Futûhât-ı Mekkiyye sahibi (Muhyiddîn ibni Arabî Hazretleri): “Yemeyi ve içmeyi terk etmekten ibaret olan oruçta samedâniyyet sıfatı ile hakikatlenmek vardır. Namazda ise başka başka olmaya, zıtlaşmaya doğru gidiş vardır. İbadet eden olmak ve ibadet edilen olmak manalarına işaret vardır.” demiştir.
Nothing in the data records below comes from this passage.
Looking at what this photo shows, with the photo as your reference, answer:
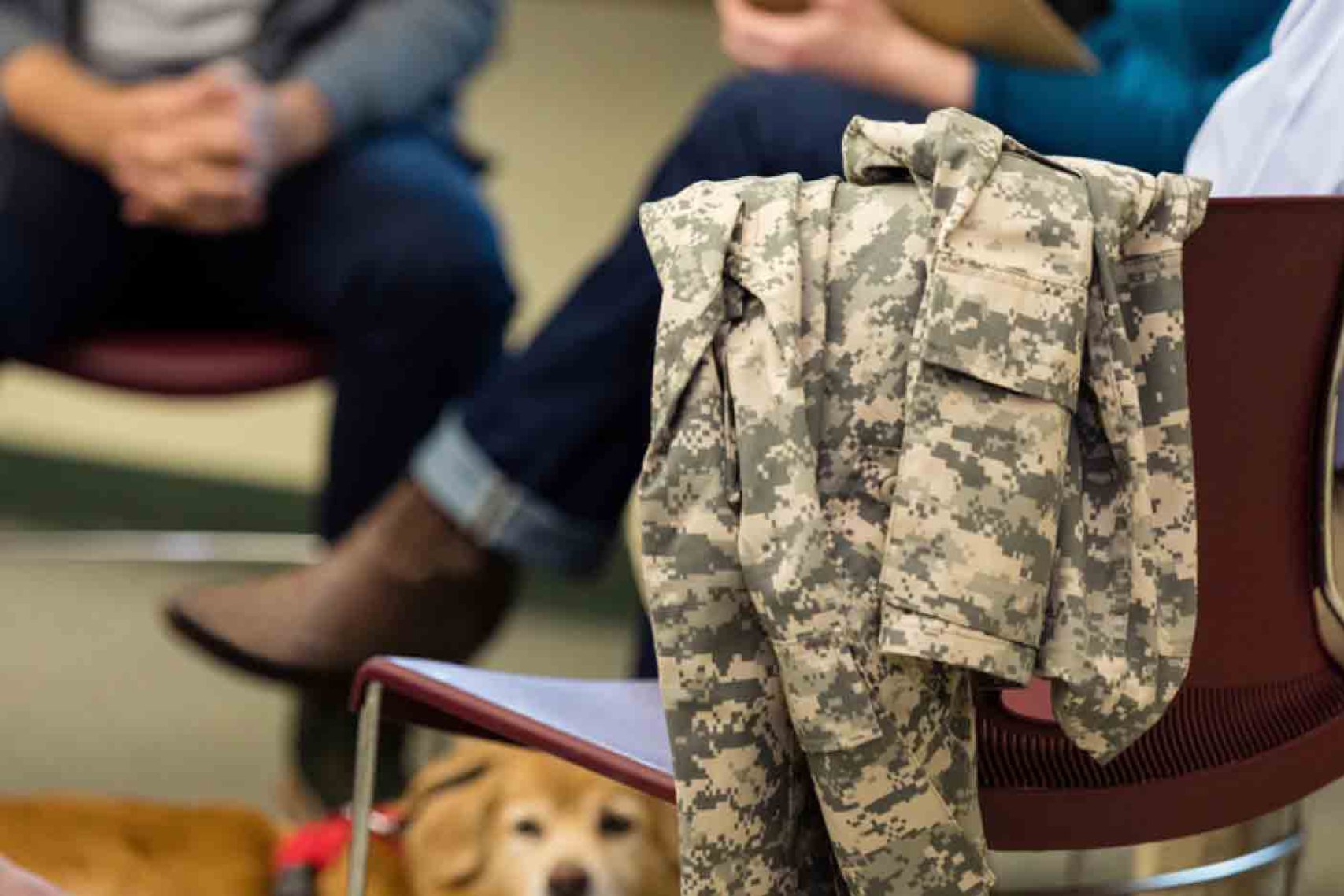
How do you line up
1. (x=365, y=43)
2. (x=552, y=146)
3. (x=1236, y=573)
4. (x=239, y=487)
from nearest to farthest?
(x=1236, y=573)
(x=365, y=43)
(x=552, y=146)
(x=239, y=487)

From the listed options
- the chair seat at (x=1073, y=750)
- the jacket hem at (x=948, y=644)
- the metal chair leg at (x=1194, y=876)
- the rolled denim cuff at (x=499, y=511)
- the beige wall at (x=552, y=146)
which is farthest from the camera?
the beige wall at (x=552, y=146)

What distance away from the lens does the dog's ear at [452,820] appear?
49.8 inches

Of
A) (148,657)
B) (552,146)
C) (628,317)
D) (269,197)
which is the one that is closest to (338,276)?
(269,197)

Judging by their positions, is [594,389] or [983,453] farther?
[594,389]

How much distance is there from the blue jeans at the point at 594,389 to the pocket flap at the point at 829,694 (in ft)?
1.78

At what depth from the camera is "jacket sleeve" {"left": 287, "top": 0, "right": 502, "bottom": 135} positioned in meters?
1.95

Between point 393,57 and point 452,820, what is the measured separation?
3.17 ft

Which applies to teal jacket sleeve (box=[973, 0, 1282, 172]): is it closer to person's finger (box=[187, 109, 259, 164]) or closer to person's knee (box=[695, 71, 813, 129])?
person's knee (box=[695, 71, 813, 129])

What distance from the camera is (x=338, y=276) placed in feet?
6.20

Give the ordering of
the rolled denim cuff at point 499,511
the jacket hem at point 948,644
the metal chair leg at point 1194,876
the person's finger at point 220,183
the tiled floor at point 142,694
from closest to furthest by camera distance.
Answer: the jacket hem at point 948,644
the metal chair leg at point 1194,876
the rolled denim cuff at point 499,511
the person's finger at point 220,183
the tiled floor at point 142,694

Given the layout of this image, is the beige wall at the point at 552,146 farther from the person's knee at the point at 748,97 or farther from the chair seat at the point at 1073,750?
the chair seat at the point at 1073,750

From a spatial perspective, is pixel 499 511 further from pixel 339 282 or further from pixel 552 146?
pixel 552 146

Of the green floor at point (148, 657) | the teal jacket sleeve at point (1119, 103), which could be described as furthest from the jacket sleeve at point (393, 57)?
the teal jacket sleeve at point (1119, 103)

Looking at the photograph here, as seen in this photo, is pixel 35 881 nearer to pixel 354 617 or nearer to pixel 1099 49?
pixel 354 617
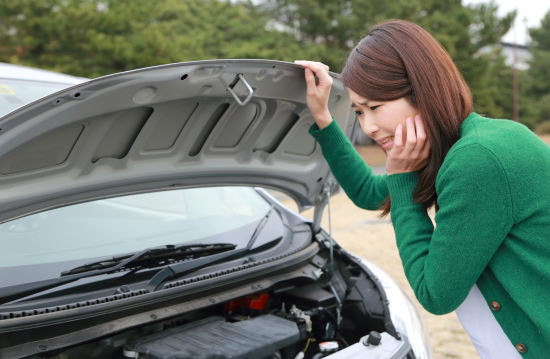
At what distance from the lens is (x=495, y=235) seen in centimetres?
127

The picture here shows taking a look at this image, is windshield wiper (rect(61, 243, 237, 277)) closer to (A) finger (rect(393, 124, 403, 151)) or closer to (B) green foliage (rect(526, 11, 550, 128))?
(A) finger (rect(393, 124, 403, 151))

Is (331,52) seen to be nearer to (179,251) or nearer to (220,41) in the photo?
(220,41)

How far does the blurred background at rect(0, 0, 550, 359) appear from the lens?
27.8 feet

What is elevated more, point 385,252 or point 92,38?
point 92,38

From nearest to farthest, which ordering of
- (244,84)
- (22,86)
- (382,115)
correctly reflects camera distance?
(382,115), (244,84), (22,86)

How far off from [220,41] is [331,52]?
4.19 metres

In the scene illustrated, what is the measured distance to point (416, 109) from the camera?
4.78 feet

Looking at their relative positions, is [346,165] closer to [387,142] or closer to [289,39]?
[387,142]

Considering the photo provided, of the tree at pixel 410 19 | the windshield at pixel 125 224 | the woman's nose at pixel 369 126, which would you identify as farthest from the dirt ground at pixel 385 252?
the tree at pixel 410 19

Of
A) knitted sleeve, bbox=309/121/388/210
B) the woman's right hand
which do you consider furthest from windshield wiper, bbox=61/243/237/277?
the woman's right hand

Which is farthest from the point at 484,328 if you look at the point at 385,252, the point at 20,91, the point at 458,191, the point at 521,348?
the point at 385,252

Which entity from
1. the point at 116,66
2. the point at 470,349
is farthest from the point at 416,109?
the point at 116,66

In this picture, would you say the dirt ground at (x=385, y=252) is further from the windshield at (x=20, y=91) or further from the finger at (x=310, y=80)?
the windshield at (x=20, y=91)

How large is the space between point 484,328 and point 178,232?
127cm
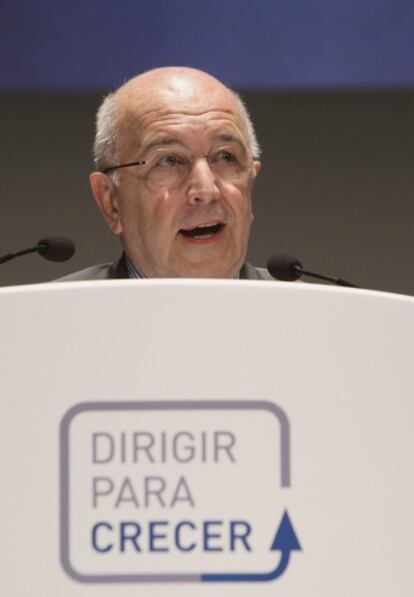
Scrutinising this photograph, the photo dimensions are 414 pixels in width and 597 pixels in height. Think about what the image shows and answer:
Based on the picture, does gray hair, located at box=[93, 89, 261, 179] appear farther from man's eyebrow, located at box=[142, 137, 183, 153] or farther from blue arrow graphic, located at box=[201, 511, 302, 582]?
blue arrow graphic, located at box=[201, 511, 302, 582]

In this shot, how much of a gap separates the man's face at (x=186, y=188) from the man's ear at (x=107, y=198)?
0.04 meters

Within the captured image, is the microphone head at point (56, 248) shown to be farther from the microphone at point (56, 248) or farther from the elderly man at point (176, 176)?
the elderly man at point (176, 176)

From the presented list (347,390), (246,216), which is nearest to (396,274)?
(246,216)

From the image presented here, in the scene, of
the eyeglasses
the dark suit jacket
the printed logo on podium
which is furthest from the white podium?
the dark suit jacket

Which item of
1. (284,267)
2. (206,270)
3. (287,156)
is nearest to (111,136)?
(206,270)

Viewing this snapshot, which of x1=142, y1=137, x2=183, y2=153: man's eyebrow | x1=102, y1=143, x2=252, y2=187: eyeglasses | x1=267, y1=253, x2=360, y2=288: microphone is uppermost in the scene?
x1=142, y1=137, x2=183, y2=153: man's eyebrow

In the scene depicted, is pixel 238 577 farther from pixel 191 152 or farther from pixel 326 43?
pixel 326 43

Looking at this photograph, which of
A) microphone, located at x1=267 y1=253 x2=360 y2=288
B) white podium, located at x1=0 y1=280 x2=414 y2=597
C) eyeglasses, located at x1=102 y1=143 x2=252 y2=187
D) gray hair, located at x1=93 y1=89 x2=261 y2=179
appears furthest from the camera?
gray hair, located at x1=93 y1=89 x2=261 y2=179

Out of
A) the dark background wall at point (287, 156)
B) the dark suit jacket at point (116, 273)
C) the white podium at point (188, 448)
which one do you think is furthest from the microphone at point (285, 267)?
the white podium at point (188, 448)

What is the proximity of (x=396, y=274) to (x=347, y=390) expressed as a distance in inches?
78.3

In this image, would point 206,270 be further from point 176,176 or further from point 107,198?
point 107,198

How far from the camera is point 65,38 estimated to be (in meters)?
2.45

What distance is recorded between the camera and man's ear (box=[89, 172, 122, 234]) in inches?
81.6

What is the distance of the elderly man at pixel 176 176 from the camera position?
74.2 inches
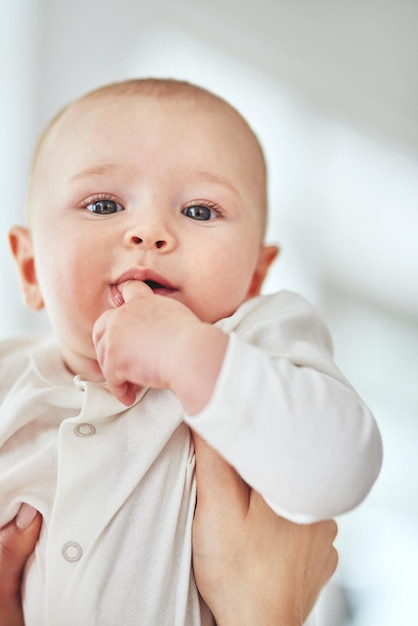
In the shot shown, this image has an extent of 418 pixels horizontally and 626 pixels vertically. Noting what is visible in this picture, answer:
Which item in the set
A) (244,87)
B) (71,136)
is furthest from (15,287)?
(71,136)

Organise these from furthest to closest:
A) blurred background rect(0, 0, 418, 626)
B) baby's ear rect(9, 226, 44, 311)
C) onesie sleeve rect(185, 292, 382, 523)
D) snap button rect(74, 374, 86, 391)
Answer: blurred background rect(0, 0, 418, 626) < baby's ear rect(9, 226, 44, 311) < snap button rect(74, 374, 86, 391) < onesie sleeve rect(185, 292, 382, 523)

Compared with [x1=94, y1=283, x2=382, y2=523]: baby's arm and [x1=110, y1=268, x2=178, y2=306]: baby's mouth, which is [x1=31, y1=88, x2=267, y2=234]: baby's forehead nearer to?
[x1=110, y1=268, x2=178, y2=306]: baby's mouth

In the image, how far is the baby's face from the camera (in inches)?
38.1

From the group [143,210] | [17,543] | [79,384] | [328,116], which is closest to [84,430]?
[79,384]

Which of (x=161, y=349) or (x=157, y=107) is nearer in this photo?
(x=161, y=349)

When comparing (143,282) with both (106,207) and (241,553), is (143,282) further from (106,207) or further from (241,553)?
(241,553)

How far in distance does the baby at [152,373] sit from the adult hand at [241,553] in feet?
0.08

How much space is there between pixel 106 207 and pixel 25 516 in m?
0.45

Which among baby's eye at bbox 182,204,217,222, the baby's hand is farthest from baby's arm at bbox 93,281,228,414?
baby's eye at bbox 182,204,217,222

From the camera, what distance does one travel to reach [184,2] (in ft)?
7.47

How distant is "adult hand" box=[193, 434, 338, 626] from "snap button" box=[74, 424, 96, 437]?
140 millimetres

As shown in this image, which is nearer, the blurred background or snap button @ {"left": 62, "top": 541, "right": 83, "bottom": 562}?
snap button @ {"left": 62, "top": 541, "right": 83, "bottom": 562}

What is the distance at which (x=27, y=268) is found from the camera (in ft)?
4.03

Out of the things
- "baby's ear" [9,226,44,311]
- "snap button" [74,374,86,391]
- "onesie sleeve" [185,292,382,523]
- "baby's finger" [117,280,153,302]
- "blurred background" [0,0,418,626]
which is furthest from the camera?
"blurred background" [0,0,418,626]
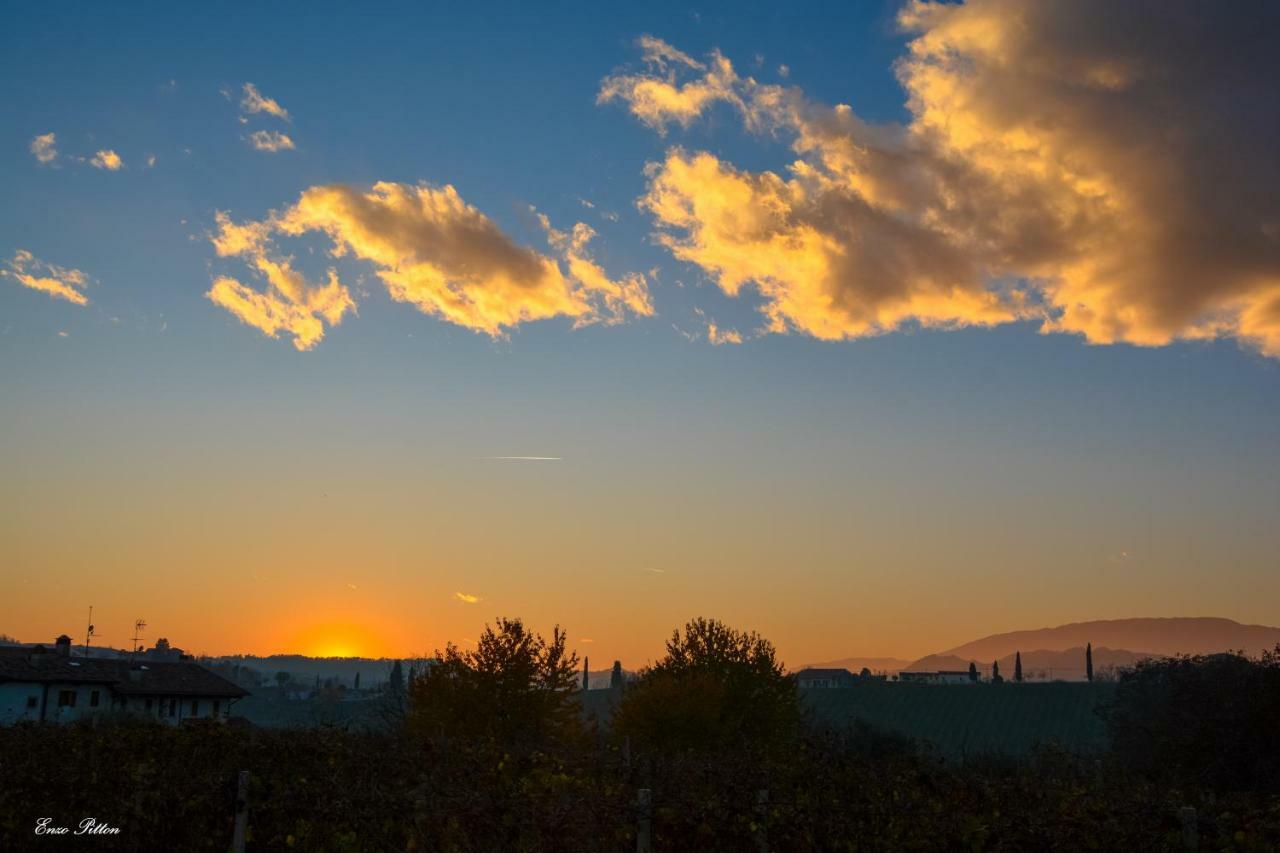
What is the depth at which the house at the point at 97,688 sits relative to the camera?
62.4 meters

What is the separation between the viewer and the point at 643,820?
10453 millimetres

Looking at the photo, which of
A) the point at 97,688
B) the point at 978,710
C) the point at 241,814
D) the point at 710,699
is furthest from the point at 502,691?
the point at 978,710

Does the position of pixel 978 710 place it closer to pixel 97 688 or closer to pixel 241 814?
pixel 97 688

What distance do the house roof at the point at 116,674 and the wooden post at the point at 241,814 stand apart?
196 ft

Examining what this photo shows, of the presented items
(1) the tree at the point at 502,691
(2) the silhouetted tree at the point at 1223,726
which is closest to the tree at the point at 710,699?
(1) the tree at the point at 502,691

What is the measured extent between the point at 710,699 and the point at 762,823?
2988 centimetres

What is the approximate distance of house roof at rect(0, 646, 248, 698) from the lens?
63812 mm

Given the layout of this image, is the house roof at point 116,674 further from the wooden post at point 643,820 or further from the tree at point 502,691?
the wooden post at point 643,820

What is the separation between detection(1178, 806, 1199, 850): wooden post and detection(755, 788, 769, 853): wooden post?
3.96 metres

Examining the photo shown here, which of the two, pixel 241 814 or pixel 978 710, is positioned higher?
pixel 241 814

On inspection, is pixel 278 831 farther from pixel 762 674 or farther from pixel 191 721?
pixel 762 674

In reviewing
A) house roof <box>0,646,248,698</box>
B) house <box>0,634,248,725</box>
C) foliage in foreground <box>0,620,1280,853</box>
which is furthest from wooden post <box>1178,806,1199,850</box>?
house roof <box>0,646,248,698</box>

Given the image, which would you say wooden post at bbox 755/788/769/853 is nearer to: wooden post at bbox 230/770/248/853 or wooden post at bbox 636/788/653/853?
wooden post at bbox 636/788/653/853

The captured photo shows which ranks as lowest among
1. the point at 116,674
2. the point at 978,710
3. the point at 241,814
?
the point at 978,710
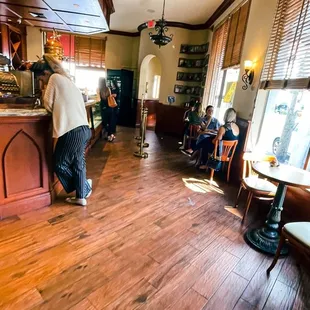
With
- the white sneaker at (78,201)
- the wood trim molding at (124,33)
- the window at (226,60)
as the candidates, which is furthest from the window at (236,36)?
Result: the wood trim molding at (124,33)

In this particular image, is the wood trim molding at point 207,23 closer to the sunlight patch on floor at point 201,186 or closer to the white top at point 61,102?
the sunlight patch on floor at point 201,186

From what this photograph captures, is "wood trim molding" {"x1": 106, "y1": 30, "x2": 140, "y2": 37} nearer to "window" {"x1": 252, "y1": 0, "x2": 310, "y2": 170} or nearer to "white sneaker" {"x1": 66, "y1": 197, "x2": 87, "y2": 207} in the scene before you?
"window" {"x1": 252, "y1": 0, "x2": 310, "y2": 170}

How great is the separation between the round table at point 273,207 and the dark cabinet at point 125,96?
6139 mm

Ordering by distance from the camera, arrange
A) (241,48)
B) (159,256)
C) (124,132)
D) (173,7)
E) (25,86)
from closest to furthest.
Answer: (159,256)
(25,86)
(241,48)
(173,7)
(124,132)

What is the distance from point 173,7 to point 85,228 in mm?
5220

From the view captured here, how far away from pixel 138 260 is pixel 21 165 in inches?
57.2

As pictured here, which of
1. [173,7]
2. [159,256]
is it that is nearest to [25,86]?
[159,256]

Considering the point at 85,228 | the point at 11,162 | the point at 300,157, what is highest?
the point at 300,157

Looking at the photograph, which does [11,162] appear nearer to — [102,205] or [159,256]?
[102,205]

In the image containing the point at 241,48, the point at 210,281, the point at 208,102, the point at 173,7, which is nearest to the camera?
the point at 210,281

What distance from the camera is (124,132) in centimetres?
700

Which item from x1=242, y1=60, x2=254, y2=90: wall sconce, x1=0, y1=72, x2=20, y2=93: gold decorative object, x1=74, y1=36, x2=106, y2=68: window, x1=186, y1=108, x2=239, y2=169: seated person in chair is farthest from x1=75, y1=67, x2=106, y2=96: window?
x1=242, y1=60, x2=254, y2=90: wall sconce

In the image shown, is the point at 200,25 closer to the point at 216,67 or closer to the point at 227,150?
the point at 216,67

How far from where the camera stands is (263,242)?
2232mm
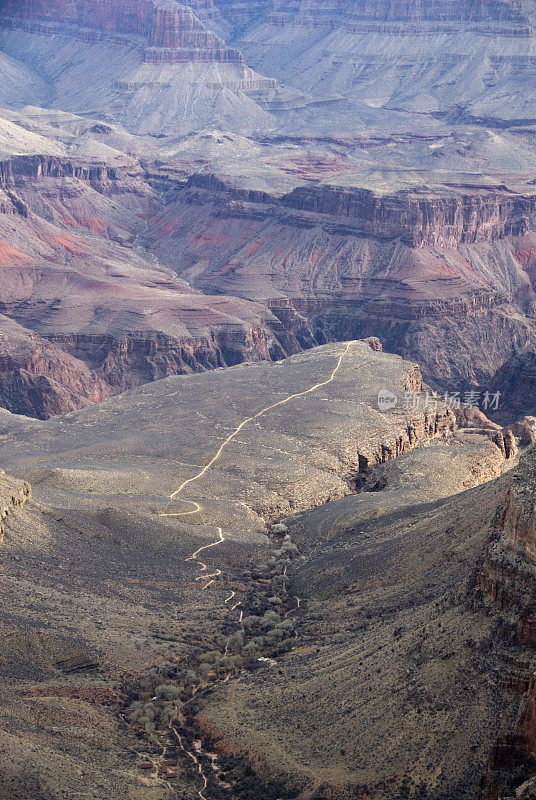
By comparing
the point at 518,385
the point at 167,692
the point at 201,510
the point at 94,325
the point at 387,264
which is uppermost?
the point at 167,692

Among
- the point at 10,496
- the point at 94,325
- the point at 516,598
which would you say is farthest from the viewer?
the point at 94,325

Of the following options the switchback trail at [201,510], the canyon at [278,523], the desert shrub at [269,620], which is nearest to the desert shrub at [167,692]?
the canyon at [278,523]

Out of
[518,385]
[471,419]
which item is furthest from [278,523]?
[518,385]

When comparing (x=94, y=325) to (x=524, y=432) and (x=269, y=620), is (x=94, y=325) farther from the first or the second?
(x=269, y=620)

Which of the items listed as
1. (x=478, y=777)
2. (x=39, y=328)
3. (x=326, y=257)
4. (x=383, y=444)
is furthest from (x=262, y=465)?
(x=326, y=257)

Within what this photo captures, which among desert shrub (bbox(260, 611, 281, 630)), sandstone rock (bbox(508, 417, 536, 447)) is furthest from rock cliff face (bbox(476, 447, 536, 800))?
sandstone rock (bbox(508, 417, 536, 447))

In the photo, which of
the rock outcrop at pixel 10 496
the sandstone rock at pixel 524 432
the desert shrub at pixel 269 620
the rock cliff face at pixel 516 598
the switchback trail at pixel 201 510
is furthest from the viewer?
the sandstone rock at pixel 524 432

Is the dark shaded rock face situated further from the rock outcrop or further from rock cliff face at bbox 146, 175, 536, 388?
the rock outcrop

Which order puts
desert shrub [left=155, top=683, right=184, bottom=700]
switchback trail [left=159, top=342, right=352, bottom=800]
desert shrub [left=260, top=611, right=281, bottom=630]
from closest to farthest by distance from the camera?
switchback trail [left=159, top=342, right=352, bottom=800]
desert shrub [left=155, top=683, right=184, bottom=700]
desert shrub [left=260, top=611, right=281, bottom=630]

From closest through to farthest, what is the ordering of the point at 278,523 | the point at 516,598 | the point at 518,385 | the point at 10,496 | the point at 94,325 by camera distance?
the point at 516,598, the point at 10,496, the point at 278,523, the point at 518,385, the point at 94,325

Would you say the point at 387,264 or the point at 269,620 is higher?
the point at 269,620

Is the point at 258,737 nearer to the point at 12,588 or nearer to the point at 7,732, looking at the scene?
the point at 7,732

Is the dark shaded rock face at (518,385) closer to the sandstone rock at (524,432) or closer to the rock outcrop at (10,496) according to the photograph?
the sandstone rock at (524,432)

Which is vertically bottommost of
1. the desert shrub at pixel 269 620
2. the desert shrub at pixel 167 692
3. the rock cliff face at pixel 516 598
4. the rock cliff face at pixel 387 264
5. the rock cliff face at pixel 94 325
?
the rock cliff face at pixel 94 325
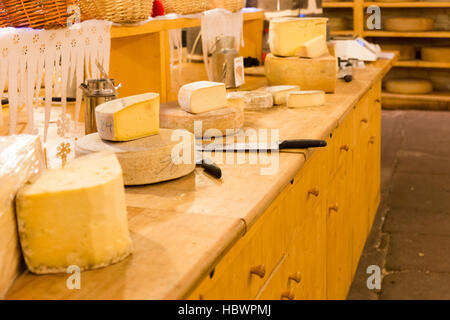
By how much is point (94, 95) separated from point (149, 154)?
0.38m

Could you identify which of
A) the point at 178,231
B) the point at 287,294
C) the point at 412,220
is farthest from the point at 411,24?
the point at 178,231

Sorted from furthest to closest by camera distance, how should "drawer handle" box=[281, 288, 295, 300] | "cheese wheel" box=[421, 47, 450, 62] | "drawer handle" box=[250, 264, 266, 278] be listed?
"cheese wheel" box=[421, 47, 450, 62] → "drawer handle" box=[281, 288, 295, 300] → "drawer handle" box=[250, 264, 266, 278]

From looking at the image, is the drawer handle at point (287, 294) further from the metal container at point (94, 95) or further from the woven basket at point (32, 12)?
the woven basket at point (32, 12)

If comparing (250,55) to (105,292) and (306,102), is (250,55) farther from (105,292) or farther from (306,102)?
(105,292)

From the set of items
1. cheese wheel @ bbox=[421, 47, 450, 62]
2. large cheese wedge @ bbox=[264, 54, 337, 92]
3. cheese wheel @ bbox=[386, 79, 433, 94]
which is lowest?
cheese wheel @ bbox=[386, 79, 433, 94]

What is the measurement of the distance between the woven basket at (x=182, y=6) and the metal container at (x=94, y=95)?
86 centimetres

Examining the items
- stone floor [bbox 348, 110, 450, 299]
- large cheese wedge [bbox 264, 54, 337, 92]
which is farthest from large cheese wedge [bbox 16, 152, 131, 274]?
stone floor [bbox 348, 110, 450, 299]

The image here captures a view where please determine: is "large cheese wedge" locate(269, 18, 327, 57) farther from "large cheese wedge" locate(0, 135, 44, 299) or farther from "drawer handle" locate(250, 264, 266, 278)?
"large cheese wedge" locate(0, 135, 44, 299)

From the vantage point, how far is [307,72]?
8.67 feet

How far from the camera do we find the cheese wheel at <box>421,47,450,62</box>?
6793 millimetres

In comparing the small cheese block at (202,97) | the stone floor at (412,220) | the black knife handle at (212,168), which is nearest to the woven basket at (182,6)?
the small cheese block at (202,97)

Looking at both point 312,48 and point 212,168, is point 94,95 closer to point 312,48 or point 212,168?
point 212,168

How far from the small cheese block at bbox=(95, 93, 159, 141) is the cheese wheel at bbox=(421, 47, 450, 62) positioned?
6031 mm

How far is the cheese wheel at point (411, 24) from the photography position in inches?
269
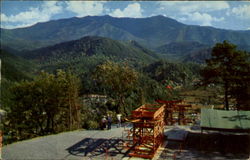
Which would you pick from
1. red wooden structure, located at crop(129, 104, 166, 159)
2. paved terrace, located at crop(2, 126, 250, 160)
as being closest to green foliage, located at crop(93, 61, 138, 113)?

Gördüğün gibi bu fikir, bu yolun manevî sarhoşlarının hâllerinden olan Vahdet-i Vücûd meselesi üzerine bina edilmiştir.
Namazın hakikatinin şuurunda olmamak ve ondan habersiz olmak sebebi ile sofiye taifesinden büyük bir topluluk, Mevla Te‘âlâ’dan ayrı kalmanın ızdırabını musikide, nağmelerde, vecdlerde, kendinden geçme ve gaybet hâllerinde ararlar. Aradıklarını nağme perdelerinin arkalarında bulmaya çalışırlar. Böyle olunca şüphesiz birtakım hareketleri yaparak zikretmeyi âdet edinirler. Hâlbuki şu hadîs-i şerîfi de işitmişlerdir: “Allah Te‘âlâ şifânızı size haram kıldığı şeylere koymamıştır.”[1] Evet, boğulmak üzere olan kimse her ota, her yosuna yapışır. Bir şeyi sevmek kişiyi kör ve sağır eder. Onlara, namazın hakikatinden bir nebze açılsa, zevklenme duyularına azıcık kokusu ulaşsa musikiye ve nağmeye asla meyletmezlerdi.
‘Ulaşamayınca hakikatlere, Daldılar eğlencelere’
Ey kardeşim, namaz ile nağme arasında ne kadar fark varsa kaynağı namaz olan kemâlât ile kaynağı musiki olan kemâlât arasında o kadar fark vardır. Akıllıya bir işaret yeter.”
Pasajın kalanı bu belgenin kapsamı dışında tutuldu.